EXERCISE GOAL: In the text about detecting chessboards in images, which Open CV function flattens the chessboard by undoing the perspective transformation?

TEXT SEGMENT:
━━━━━━━━
Chessboards contain a grid of 9 horizontal and vertical lines, equally spaced.
Chessboards contain an 9 x 9 grid of intersections from these lines, again equally spaced.
Chessboards typically have a monochrome fringe with no lines around the board.
The 64 squares in a chessboard alternate in color, with one dark and one light color.

Chessboard after perspective warp given the board outline.

Many of these statements (such as equally spaced, horizontal, and vertical) require the robot to be looking at the chessboard from directly overhead at a known distance from the board. Since we don't know where the board is, that's too much to ask. However, we know that the chessboard is a square and that its position in the image is determined by a perspective projection from 3D into 2D space, and given any quadrilateral in an image, we can compute the perspective transformation required to warp the quadrilateral back into a square viewed from directly overhead at a known scaling. In fact, Open CV provides us with a function getPerspectiveTransform that does exactly what we want, giving us a 4x4 matrix that we describes the perspective transform (we could also use findHomography, but we're not going to need it). We can "undo" the perspective transformation in order to flatten the chessboard by using warpPerspective. If we knew the quadrilateral outlining the chessboard, then we would get an image like the one to shown here. We would see that the warped image roughly satisfies the five observations about chessboards listed above.

Of course, we don't know the outline of the chessboard yet, but there's nothing that prevents us from guessing. We could pick any four points in the image that outline a (convex) quadrilateral, undo the perspective transform, and then visually check items 1-5 listed above. Since there are 94,371,840,000 possible outlines of our chessboard, we can't check every quadrilateral, but we could easily check at least some of them. We could check even more if we could find an automated way of checking items 1-5. If we write a program that is smart about how to pick points to check, it might even be able to find the chessboard fast enough to be useful. And that is what we will do, using a custom-built evolutionary algorithm.

But that's the topic for the next post. In this post, we'll finish off by describing the tools we need in order to check whether a proposed outline of a chessboard is a good outline or not.

Processing Chessboard Images

Chessboard edges detected by Canny edge detector.

The chessboard features listed above were chosen to depend on lines, intersections, and colors. It's easy to see how we can get colors out of an image, but lines and intersections are more difficult. We start off by extracting edges using a Canny edge detector. Edge detectors try to find areas in an image where colors change rapidly. These areas are likely to indicate where one object begins and another ends. They could also indicate color patterns on a single object. We hope to detect the boundaries between chessboard spaces as edges. The picture to the left shows what the Canny edge detector does to our undistorted chessboard image (using Open CV's canny function, after various successive calls to erode and dilate). As expected, the chessboard shows through clearly in the edges, although many edges are chopped up by the chess pieces.

Now we need to pass from edges to lines. The traditional tool for this purpose is the Hough transform, which scans through the image searching for lines at each possible angle. Using the probabilistic version HoughLinesP in Open CV, we get a list of dozens of potential lines satisfying given thresholds on length, etc. These lines will be used to check items 2 and 4 in the list of chessboard features above.
━━━━━━━━
EXTRACTED INFORMATION:
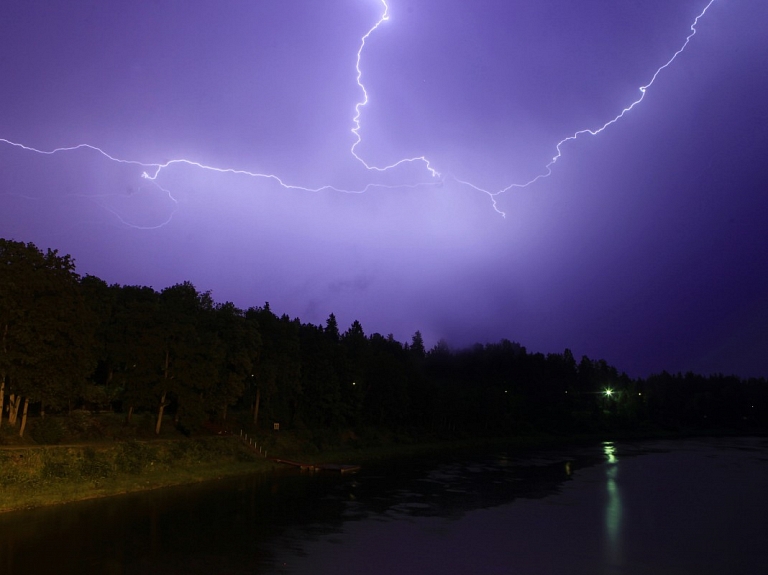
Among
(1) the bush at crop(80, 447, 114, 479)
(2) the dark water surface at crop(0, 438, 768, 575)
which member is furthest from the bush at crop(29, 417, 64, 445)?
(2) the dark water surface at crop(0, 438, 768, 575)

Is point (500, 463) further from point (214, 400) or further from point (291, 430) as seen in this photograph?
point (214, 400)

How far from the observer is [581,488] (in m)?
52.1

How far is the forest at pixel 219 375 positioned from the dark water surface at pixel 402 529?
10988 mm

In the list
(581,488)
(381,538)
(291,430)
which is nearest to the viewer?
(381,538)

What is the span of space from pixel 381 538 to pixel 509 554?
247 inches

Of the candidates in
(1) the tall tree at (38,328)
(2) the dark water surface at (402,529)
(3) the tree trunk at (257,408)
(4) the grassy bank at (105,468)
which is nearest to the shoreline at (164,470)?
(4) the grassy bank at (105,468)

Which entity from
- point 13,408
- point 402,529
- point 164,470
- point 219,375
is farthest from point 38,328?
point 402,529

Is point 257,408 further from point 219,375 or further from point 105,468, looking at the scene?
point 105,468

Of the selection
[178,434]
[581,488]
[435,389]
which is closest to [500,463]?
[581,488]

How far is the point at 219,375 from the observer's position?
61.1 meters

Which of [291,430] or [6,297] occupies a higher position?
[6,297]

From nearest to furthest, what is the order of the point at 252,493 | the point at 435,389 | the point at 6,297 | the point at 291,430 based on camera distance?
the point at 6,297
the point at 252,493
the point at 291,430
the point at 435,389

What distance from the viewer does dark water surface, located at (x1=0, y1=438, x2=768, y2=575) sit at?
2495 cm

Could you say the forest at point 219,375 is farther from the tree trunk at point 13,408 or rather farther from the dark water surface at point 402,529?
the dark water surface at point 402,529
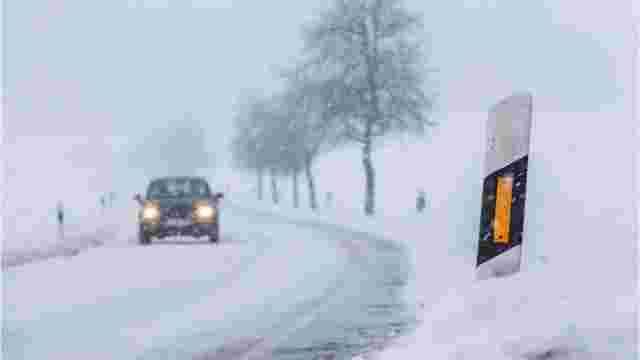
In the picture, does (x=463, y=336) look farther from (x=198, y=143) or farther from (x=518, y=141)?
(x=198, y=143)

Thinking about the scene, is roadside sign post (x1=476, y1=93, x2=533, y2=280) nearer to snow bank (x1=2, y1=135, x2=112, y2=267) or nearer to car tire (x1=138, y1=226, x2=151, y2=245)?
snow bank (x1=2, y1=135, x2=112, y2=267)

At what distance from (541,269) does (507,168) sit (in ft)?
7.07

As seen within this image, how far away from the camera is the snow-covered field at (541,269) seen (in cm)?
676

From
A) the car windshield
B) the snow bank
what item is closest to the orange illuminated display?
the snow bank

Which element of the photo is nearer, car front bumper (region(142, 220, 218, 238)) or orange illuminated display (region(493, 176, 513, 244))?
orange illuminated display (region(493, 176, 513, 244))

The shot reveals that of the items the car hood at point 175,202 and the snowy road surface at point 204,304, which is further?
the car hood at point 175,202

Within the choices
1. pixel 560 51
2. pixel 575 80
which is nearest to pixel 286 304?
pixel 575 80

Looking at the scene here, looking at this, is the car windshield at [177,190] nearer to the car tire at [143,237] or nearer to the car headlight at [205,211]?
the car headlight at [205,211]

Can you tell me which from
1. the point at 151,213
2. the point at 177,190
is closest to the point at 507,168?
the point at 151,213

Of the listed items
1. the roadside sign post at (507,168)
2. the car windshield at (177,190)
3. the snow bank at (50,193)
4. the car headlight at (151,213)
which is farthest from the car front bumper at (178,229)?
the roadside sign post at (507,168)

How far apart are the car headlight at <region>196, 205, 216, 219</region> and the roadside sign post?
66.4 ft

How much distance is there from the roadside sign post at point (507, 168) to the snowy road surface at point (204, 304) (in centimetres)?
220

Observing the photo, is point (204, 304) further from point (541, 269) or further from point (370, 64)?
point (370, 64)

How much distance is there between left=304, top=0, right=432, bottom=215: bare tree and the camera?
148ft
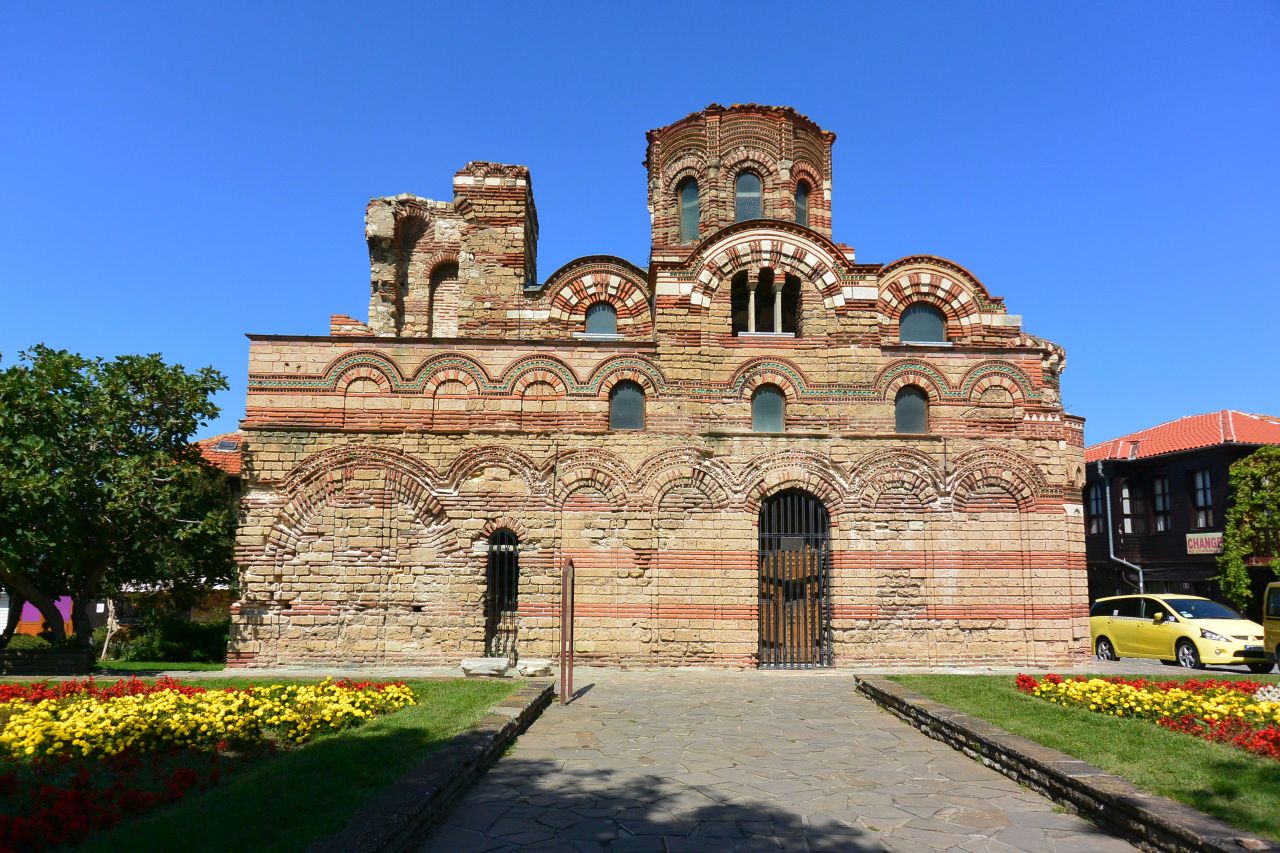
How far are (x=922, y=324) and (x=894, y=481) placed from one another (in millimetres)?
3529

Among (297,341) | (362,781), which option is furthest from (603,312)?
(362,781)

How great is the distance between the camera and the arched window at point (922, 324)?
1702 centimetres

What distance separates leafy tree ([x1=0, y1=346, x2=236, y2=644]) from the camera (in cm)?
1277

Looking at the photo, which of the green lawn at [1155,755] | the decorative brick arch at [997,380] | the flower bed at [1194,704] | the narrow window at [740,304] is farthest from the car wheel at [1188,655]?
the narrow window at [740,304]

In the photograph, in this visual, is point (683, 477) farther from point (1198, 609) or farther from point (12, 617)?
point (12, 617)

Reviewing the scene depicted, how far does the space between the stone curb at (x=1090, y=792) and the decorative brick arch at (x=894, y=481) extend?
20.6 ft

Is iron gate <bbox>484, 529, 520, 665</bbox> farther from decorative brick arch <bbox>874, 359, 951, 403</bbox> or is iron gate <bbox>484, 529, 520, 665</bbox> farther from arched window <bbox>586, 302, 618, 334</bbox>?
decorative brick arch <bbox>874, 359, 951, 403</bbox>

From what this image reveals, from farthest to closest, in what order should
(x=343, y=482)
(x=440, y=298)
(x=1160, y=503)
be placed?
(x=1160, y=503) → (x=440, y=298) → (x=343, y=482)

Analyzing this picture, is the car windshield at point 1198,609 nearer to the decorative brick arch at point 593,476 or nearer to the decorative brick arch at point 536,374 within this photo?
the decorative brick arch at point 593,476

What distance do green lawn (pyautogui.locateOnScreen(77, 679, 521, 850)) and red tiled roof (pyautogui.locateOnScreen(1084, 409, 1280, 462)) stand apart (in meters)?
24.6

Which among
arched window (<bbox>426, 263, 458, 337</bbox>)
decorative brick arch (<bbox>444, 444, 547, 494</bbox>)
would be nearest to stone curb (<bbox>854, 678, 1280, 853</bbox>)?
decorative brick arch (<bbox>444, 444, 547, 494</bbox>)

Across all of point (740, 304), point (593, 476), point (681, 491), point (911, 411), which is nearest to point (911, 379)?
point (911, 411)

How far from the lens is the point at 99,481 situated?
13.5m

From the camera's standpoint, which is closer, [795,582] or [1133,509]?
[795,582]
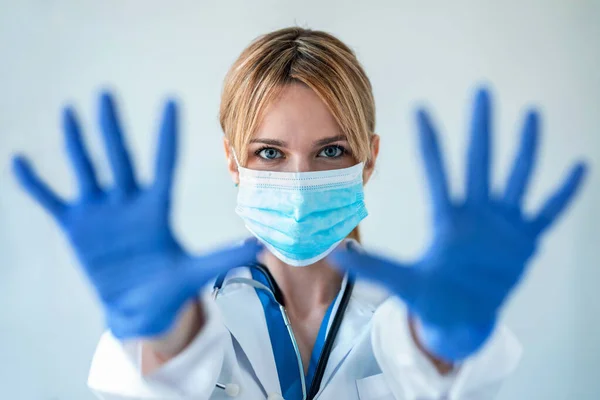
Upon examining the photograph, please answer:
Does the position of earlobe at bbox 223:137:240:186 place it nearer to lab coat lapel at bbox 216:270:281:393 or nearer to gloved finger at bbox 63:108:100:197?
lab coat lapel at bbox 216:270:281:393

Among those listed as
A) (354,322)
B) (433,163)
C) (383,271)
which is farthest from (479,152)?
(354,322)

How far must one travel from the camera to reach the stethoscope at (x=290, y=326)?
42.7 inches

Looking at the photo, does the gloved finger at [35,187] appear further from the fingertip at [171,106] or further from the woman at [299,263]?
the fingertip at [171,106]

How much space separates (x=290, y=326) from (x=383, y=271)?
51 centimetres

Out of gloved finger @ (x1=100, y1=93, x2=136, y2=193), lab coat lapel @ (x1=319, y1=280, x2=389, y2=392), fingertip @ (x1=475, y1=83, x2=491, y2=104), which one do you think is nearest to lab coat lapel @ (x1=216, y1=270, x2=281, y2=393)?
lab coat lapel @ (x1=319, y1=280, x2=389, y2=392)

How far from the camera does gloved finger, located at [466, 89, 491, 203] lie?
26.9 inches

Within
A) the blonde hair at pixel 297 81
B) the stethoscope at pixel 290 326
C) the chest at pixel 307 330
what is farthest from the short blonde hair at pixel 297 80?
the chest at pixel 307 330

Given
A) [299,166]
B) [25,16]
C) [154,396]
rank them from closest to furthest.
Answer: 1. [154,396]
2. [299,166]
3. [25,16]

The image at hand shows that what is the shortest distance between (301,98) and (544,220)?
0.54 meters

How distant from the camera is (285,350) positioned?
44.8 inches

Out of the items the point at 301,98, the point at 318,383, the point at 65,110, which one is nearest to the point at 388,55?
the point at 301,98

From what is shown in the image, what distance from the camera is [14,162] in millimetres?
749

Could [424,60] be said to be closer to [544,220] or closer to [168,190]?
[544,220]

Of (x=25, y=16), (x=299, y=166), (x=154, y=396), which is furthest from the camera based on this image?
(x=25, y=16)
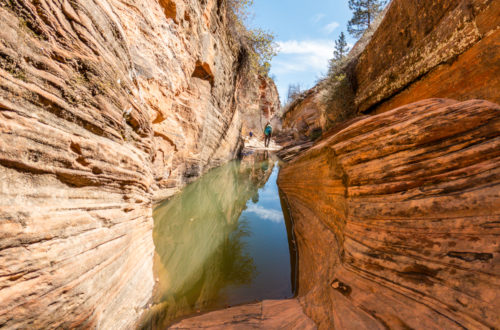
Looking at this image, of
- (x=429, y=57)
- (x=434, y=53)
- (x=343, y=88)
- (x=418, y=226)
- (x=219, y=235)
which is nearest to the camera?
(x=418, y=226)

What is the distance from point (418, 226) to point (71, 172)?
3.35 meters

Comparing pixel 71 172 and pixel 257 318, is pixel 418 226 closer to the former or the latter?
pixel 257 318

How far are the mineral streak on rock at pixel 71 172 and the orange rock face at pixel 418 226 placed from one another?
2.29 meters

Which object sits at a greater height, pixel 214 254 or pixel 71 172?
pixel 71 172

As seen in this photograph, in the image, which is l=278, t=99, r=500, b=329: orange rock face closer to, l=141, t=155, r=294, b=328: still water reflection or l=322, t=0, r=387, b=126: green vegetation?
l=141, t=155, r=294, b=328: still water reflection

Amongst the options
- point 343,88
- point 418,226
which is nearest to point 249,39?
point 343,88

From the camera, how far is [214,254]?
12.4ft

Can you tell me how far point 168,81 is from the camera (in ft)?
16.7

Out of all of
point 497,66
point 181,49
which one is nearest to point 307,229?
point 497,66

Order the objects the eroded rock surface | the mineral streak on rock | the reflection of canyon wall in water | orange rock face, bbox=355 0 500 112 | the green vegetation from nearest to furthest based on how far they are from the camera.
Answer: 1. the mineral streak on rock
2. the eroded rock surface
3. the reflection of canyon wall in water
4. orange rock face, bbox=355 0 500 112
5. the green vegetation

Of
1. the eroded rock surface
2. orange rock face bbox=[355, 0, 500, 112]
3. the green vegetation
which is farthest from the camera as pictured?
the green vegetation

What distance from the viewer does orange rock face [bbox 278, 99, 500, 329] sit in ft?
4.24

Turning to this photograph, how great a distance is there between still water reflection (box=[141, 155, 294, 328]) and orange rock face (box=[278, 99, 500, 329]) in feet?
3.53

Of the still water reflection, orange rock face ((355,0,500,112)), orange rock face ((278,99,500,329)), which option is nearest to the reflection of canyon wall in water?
━━━━━━━━
SOLVED EXERCISE: warpPerspective